They’re dead wrong.
Clinton Hill residents opposed to naming the basketball courts in a neighborhood park after native hip-hop legend Biggie Smalls should bury their issues with his controversial lyrics and tough-guy reputation and honor the rapper for his far-reaching influence, the Community Board 2 chairwoman said at a Monday Parks Committee meeting.
“Let’s give it a break folks. I don’t want to say forget about his lyrics, but I don’t look at his lyrics now, I look at his contributions,” said Shirley McRae. “Why don’t we try to focus on the good?
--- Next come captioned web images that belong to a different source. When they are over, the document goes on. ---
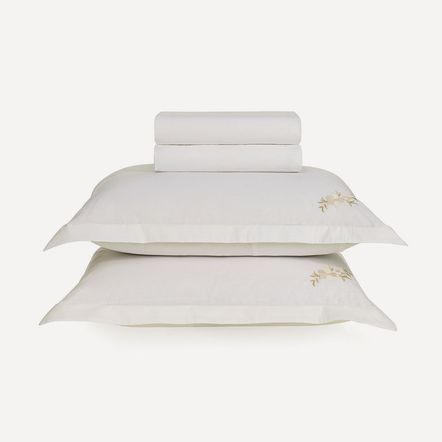 Jogo de Cama Casal Bordado 200 Fios Percal 100% Algodão Melinda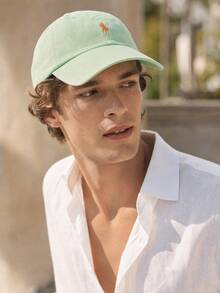 Polo Ralph Lauren 中性棒球帽（刺繡小馬標誌） - 綠色 710667709501 - 查看 1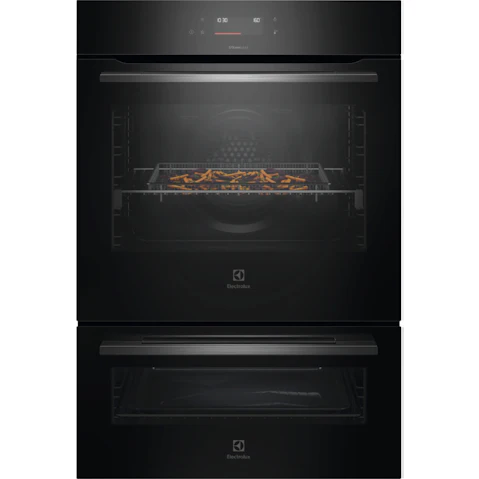 Electrolux 60cm 600 Series AirFry Plus SteamBake Pyrolytic Double Oven with Food Probe - Dark Stainless Steel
The man has been dead for 20 years, when do you say enough is enough?”
Councilman Robert Cornegy (D–Bedford-Stuyvesant) is proposing to name the courts at Crispus Attucks Playground on Fulton Street and Classon Avenue for Christopher Wallace, better known as the Notorious B.I.G., in an homage to the former Clinton Hill resident, who died at 24 after being hit with four bullets in a drive-by shooting.
The Parks Committee voted unanimously to approve the tribute.
The hoops have hosted an annual basketball tournament each year since Biggie died, and Cornegy wants to cement the rapper’s influence in the neighborhood by branding the blacktop with his name.
But some locals argued that the artist who rapped about womanizing and guns doesn’t deserve the tribute, and suggested the courts be named after an iconic female politician from Brooklyn instead.
“By naming a park after him you are endorsing that he stood for drugs and carrying illegal guns,” said Fort Greene resident Lucy Koteen, who brandished copies of Wallace’s lyrics at the meeting. “His favorite thing was to put down somebody else. Couldn’t we name it Shirley Chisholm Park or something?”
Cornegy acknowledged Wallace’s lyrics are misogynistic, but pointed out that he has helped tons of kids posthumously through the Christopher Wallace Memorial Foundation, an academic organization founded by his mother with the slogan “B.I.G.: Books Instead of Guns.”
Another resident said he and his friends hailed Wallace for his musical genius, and that people should not be so quick to dismiss lyrical content in hip-hop that also exists in other genres.
“We didn’t think about the drugs, we thought about the art form,” said Jason Salmon, who works for state Sen. Velmanette Montgomery (D–Clinton Hill). “I know that art form advanced a lot of people’s lives — if this was the Rolling Stones, the Beatles, or any other genre of music would we be examining it like this?”
This isn’t the first time Cornegy — who said he promised Wallace’s mother that he would do everything he could to honor the rapper — has tried to name something after him. The pol tried to get a portion of St. James Place co-named after Wallace in 2013, but dropped the cause after community outrage over it caused further pain to Biggie’s mother, Cornegy said.
The proposed naming next faces Community Board 2’s Executive Committee, which will vote on it at its June 26 meeting.
The basketball courts will get a plaque with Wallace’s name and a paragraph detailing his contributions to the community if the tribute is ultimately approved by the city.